Required work: Retype only what runs from the line that contains "Comparing (309,427) |" through the last line of the listing below, both lines included.

Available data:

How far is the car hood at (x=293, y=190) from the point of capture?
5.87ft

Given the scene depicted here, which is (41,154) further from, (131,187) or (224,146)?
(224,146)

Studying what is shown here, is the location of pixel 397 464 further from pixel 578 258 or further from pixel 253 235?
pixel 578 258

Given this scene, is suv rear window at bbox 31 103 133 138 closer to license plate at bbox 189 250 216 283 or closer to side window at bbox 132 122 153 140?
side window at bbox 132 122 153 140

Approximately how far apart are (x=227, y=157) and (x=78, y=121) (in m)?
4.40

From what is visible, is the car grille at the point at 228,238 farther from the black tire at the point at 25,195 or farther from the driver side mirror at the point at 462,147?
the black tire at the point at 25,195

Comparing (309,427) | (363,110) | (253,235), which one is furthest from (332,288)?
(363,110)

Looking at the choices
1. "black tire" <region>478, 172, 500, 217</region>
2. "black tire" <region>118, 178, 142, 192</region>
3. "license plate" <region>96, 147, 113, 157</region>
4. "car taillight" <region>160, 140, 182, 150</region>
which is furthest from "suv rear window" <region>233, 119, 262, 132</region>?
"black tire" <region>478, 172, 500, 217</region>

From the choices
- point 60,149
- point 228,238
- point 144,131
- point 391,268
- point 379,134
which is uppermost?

The reply:
Comparing (309,427) | (363,110) | (253,235), which one is furthest from (332,288)?
(363,110)

Looking at the choices
1. "black tire" <region>478, 172, 500, 217</region>
2. "black tire" <region>118, 178, 142, 192</region>
3. "license plate" <region>96, 147, 113, 157</region>
4. "car taillight" <region>160, 140, 182, 150</region>
which is furthest from "suv rear window" <region>233, 119, 262, 132</region>?
"black tire" <region>478, 172, 500, 217</region>

From the choices
- point 60,149
- point 228,238
- point 144,131
- point 391,268
- point 379,134
which is uppermost?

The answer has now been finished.